▸ **TEXTO DO EXERCÍCIO**
···
O que aprendemos numa jornada?
por Katiúscia ViannaDesde suas primeiras exibições nos Festivais de Toronto e Veneza, os cinéfilos ficaram de olho: Nomadland prometia ser um dos melhores filmes de sua safra. O nome de Chloé Zhao estava prestes a ficar famoso, ao comandar Os Eternos da Marvel, mas a pandemia do Coronavírus adiou o lançamento da aventura. Logo, os holofotes voltaram para esta obra independente da cineasta que, sinceramente, merece toda a atenção que recebeu.
A trama gira ao redor de Fern (Frances McDormand), uma mulher que perdeu tudo na Grande Recessão de 2008. Quando sua cidade desaparece do mapa, ela embarca numa van para viver como uma nômade, passando pelo oeste norte-americano, ao mesmo tempo que ainda carrega o luto, já que não consegue superar a morte de seu marido. Dentre empregos temporários e contratempos, ela faz amigos e descobertas no meio do caminho.
Nomadland mistura realidade e ficção
Alguns consideram Nomadland como um híbrido entre filme e documentário. E é meio complicado mesmo. É inspirado no livro de Jessica Bruder, que conta histórias verdadeiras, mas a personagem Fern é uma obra de ficção criada por Zhao. Ao mesmo tempo, ela é cercada por nômades da vida real, interpretando versões fictícias de si mesmos, como Linda May, Swankie e o mentor Bob Wells. Sinceramente, é até difícil descrever este longa. Por um bom tempo, só fui capaz de explicá-lo através de uma palavra: lindo. Viva Chloé Zhao!
···
▸ **MATERIAL REUNIDO**
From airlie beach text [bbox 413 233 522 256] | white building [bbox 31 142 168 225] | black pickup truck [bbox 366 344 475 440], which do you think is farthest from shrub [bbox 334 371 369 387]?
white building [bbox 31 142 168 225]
···
▸ **PARA FAZER**
(1) Segundo a resenha sobre Nomadland, em que crise Fern perdeu tudo?
(2) Imprima o trecho da resenha sobre Nomadland que vai de "O que aprendemos" até "meio do caminho.", incluindo este último.
(3) Prossiga com a resenha sobre Nomadland a partir do ponto em que ela termina.
Este material vem de outra fonte.

▸ **RESPOSTAS ABAIXO**
(1) Na Grande Recessão de 2008.

(2)
O que aprendemos numa jornada?
por Katiúscia ViannaDesde suas primeiras exibições nos Festivais de Toronto e Veneza, os cinéfilos ficaram de olho: Nomadland prometia ser um dos melhores filmes de sua safra. O nome de Chloé Zhao estava prestes a ficar famoso, ao comandar Os Eternos da Marvel, mas a pandemia do Coronavírus adiou o lançamento da aventura. Logo, os holofotes voltaram para esta obra independente da cineasta que, sinceramente, merece toda a atenção que recebeu.
A trama gira ao redor de Fern (Frances McDormand), uma mulher que perdeu tudo na Grande Recessão de 2008. Quando sua cidade desaparece do mapa, ela embarca numa van para viver como uma nômade, passando pelo oeste norte-americano, ao mesmo tempo que ainda carrega o luto, já que não consegue superar a morte de seu marido. Dentre empregos temporários e contratempos, ela faz amigos e descobertas no meio do caminho.

(3)
É um retrato honesto de uma parcela da população norte-americana, que enfrenta, diariamente, perigos, frio e pobreza. Seria muito fácil tratar essa história de forma exagerada, explorando tais dificuldades e problemas. Mas Zhao decide enxergar pelo outro lado, observar como os nômades vivem, se envolvendo entre eles, a fim de contar algo fiel. Então, a equipe (e a duas vezes oscarizada Frances McDormand) fez as malas, viajou por cinco estados, durante semanas, com câmera na mão.
O resultado é uma imersão completa, que não enxerga o dia a dia como problemático, mas simplesmente considera isso como um modo de vida. Alguns buscam aventuras, outros não tem opção, mas, juntos, formam uma comunidade que merece ter sua voz ouvida. Por mais que Nomadland seja a jornada de Fern em busca de aceitação e superação; é impossível desvinculá-la desse contexto, já que ela se envolve tão perfeitamente dentre seus "colegas de elenco". Apenas David Strathairn também é um ator profissional, cujo personagem, felizmente, não cai no clichê. Viva Chloé Zhao - parte 2!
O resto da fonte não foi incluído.